Текст для чтения –
:::
Как вы думаете, у «русского Целана» есть какие-то особенности? Он отличается от немецкого или французского?
Что касается французской и немецкой рецепции, там подход к Целану связан в первую очередь с его попытками объединить работу поэзии с работой мысли. При жизни Целан сам искал диалога с философами — Хайдеггером, Адорно и другими. О нем писали Деррида и Лаку-Лабарт. Этих мыслителей его поэзия интересовала как изобретение нового языка, втягивающего в себя обломки немецко-еврейской культуры и осмысляющего опыт разрыва с идеями эпохи Просвещения. Надо сказать, что его рецепция в США довольно сильно отличается от европейской. Там Целан известен как свидетель Шоа — выживший, пишущий о травме и ее преодолении в работе памяти. То есть его поэзию воспринимают в первую очередь как мемориальную, ведущую в каждом тексте отсчет от даты «окончательного решения». В России рецепция идет по сходному пути по той причине, что катастрофа войны и тоталитарного режима оставила глубокую борозду и в русской литературе, хоть и несколько иначе. С другой стороны, поэзия Целана глубоко диалогична, он постоянно говорит из позиции и свидетеля и ответчика. А поскольку русские поэты — Мандельштам, Цветаева — были для него важными «собеседниками», думаю, его диалог с русской поэзией продолжится и с ответной стороны. Я вижу его наибольший потенциал вот в чем: его стихи не позволяют успокоиться на одном прочтении и влекут за собой продолжение разговора с читателем, а если читатель и сам поэт, разговор продолжается в новых стихах.
А есть что-то в поэтической позиции Целана, что не вполне усваивается в русской культуре?
Есть такой важный момент: в послевоенной Германии было стремление уйти от «высокой культуры», связывавшейся с традицией романтизма и в особенности с литературой модернизма. Мировые войны и захват власти национал-социалистами казались порождением именно этой культуры. Например, авторам «Группы 47» (к ней в разные годы принадлежали Гюнтер Грасс, Генрих Бёлль, Иоганнес Бобровский) стихи Целана слышались как принадлежащие к реакционной эстетике. Столкнувшись с недопониманием его позиции — позиции автора, говорящего от лица других и в сторону других,— Целан писал не наивно, а уже исходя из такого противостояния.
:::
Задание 1 –
Выпишите из текста о Целане отрывок, начиная со слов «А есть что-то» и заканчивая словами «из такого противостояния.».
Задание 2 –
С какими философами, согласно тексту о Целане, поэт сам искал диалога при жизни?
Задание 3 –
Продолжите текст о Целане, начав сразу после его последнего предложения.
Строки, приведённые далее, никак не связаны с текстом о Целане.

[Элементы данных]
:::
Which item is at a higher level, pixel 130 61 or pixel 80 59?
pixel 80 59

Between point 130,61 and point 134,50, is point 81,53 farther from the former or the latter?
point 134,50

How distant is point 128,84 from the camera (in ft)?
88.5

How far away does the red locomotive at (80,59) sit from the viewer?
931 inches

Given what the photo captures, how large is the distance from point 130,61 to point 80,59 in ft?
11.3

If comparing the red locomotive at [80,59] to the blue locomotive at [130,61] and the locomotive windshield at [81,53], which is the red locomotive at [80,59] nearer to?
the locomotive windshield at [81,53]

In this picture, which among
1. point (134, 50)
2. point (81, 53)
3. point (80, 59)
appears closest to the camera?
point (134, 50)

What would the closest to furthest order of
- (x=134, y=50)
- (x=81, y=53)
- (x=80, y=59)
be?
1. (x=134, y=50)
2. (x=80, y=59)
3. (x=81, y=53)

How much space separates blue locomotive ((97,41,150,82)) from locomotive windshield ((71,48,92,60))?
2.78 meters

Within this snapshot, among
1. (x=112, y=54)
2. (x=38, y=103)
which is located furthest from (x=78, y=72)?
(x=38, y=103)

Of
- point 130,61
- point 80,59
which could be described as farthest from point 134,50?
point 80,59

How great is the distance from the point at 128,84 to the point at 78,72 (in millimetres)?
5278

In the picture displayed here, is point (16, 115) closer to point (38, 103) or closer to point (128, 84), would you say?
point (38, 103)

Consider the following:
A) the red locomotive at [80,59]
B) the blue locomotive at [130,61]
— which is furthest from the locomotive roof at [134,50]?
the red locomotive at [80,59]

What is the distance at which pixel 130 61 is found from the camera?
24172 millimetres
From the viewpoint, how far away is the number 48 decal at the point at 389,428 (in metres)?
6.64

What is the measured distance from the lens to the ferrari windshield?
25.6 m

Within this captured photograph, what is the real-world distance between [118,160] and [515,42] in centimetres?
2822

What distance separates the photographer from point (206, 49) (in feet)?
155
:::
Ответ 1 –
А есть что-то в поэтической позиции Целана, что не вполне усваивается в русской культуре?
Есть такой важный момент: в послевоенной Германии было стремление уйти от «высокой культуры», связывавшейся с традицией романтизма и в особенности с литературой модернизма. Мировые войны и захват власти национал-социалистами казались порождением именно этой культуры. Например, авторам «Группы 47» (к ней в разные годы принадлежали Гюнтер Грасс, Генрих Бёлль, Иоганнес Бобровский) стихи Целана слышались как принадлежащие к реакционной эстетике. Столкнувшись с недопониманием его позиции — позиции автора, говорящего от лица других и в сторону других,— Целан писал не наивно, а уже исходя из такого противостояния.

Ответ 2 –
С Хайдеггером, Адорно и другими.

Ответ 3 –
В России же, как мне кажется, модернизм, с его упором на сильном лирическом субъекте, все еще не «деконструирован», поэтому и Целана многие читают как поэта модернистского, занятого созданием индивидуального языка,— то есть не просто как свидетеля катастрофы, но и олицетворения ее, ее символа. От такой идеализации фигуры поэта хотелось бы предостеречь, но это не значит, что нужно отказываться от того инструментария, который достался от романтиков, от Рильке, от сюрреалистов и был обновлен Целаном. Он может быть интересен и с этой стороны — с точки зрения поэтической формы, то есть того, как эти стихи «сделаны». Например, переводы Целана, включенные в новую книгу Михаила Гронаса «Краткая история внимания», при всей чуткости к смыслу, делают акцент именно на ритмическом рисунке, семантических симметриях и асимметриях.
Та деконструкция модернизма, развенчание субъекта, о которой вы говорите, в русской поэзии все же шла довольно активно, но она шла всегда через травестию, иронию — прежде всего, в концептуализме, но не только. Даже у поэтов блокады вроде Геннадия Гора, с которыми у нас сейчас ассоциируется поиск языка для катастрофы, много жуткой шутливости. У Целана ее вроде бы нет — он серьезен. Кажется, серьезность — это то, с чем русская культура немного разучилась работать. Как вы думаете, чтение Целана тут может что-то изменить?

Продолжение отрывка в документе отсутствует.